## start Supplied passage
Jan Thilo Kehrer (; born 21 September 1996) is a German professional footballer who plays as a defender for Premier League club West Ham United and the Germany national team. Mainly a centre-back, he can also play in either full-back position.

Club career

Schalke 
Kehrer is a graduate of Schalke 04. He made his Bundesliga debut on 6 February 2016 against VfL Wolfsburg in a 3–0 home win. He scored his first goal for the club on 1 April 2017 in the Revierderby against Borussia Dortmund at home, producing the equalizer in a 1–1 draw.

On 5 May 2018 he scored twice as Schalke secured second place in the Bundesliga for the 2017–18 season and UEFA Champions League football for the 2018–19 season.

Paris Saint-Germain 
On 16 August 2018, it was announced that Kehrer had been transferred to Ligue 1 club Paris Saint-Germain for €37 million.

On 10 April 2019, Kehrer scored his first goal for Paris Saint-Germain, in a league match against Strasbourg that ended 2–2. He scored his second goal for the club in a 2–1 league win away to Nantes on 4 February 2020. On 24 July 2020, in the Coupe de France Final, Kehrer suffered an injury and was replaced by Colin Dagba. PSG went on to win the match 1–0.

On 7 November 2020, Kehrer came off injured in a match against Rennes. He was set to miss three to four months of action due to an adductor injury. His recovery proved to be faster than expected, and he made his return to play as a substitute in a 3–1 win against Manchester United in the UEFA Champions League group stage on 2 December.
## end Supplied passage
## start Records shown
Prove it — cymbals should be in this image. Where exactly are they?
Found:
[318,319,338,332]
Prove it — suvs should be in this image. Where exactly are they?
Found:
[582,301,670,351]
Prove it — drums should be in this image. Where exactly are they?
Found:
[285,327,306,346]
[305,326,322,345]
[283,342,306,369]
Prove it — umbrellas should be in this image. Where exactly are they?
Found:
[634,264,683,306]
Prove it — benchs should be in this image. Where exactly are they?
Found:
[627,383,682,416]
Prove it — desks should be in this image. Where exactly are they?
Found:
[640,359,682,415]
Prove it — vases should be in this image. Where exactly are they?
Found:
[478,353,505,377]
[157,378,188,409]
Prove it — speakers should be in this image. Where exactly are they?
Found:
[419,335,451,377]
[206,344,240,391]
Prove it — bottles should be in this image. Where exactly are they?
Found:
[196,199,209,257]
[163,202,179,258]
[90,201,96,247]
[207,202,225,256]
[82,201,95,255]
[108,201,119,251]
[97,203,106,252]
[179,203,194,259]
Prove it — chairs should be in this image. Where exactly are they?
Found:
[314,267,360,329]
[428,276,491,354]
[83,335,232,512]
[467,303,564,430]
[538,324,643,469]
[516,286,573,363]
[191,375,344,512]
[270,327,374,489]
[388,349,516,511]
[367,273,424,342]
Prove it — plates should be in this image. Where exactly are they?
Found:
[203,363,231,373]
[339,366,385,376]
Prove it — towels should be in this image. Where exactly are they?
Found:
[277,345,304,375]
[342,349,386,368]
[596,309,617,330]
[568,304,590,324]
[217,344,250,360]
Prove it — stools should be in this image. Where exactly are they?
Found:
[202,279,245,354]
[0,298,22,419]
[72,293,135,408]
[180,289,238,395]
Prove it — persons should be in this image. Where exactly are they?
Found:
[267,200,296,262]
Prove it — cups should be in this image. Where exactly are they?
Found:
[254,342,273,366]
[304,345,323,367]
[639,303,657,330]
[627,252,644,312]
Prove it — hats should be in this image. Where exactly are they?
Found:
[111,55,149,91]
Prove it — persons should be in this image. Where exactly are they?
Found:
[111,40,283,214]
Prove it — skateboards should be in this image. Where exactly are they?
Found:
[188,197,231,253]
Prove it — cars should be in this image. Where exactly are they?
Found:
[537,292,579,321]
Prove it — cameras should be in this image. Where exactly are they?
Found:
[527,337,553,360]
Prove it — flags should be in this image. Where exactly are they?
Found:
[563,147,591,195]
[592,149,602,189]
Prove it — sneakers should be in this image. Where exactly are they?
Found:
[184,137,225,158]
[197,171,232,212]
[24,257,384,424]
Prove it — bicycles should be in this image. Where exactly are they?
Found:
## end Records shown
Your instructions:
Continue the Thilo Kehrer biography after its final sentence.

Answer to the exercise:
West Ham United 

On 17 August 2022, Kehrer signed for West Ham United on a four-year contract with the option of an additional two years. The transfer fee was reported to be £10.1m.

International career
Kehrer is a youth international for Germany. Kehrer won the U-21 Euros in 2017 and has captained the German U-21s against Kosovo, Azerbaijan and Israel.

Kehrer was called up to the full Germany squad for the first time on 29 August 2018, for Germany's opening 2018–19 UEFA Nations League match against France and the friendly against Peru.

Personal life
Kehrer was born in Germany to a German father and a Burundian mother.

He supports the peace and development organisation Anstoß zur Hoffnung e.V. (engl.: Kickoff to hope). Through his support, socially disadvantaged people in his mother’s homeland find hope and help.

Career statistics

Club

International

Honours
Paris Saint-Germain
Ligue 1: 2018–19, 2019–20, 2021–22
 Coupe de France: 2019–20, 2020–21; runner-up: 2018–19
 Coupe de la Ligue: 2019–20
Trophée des Champions: 2019
UEFA Champions League runner-up: 2019–20

Germany U21
UEFA European Under-21 Championship: 2017

References

External links

 Thilo Kehrer at West Ham United F.C.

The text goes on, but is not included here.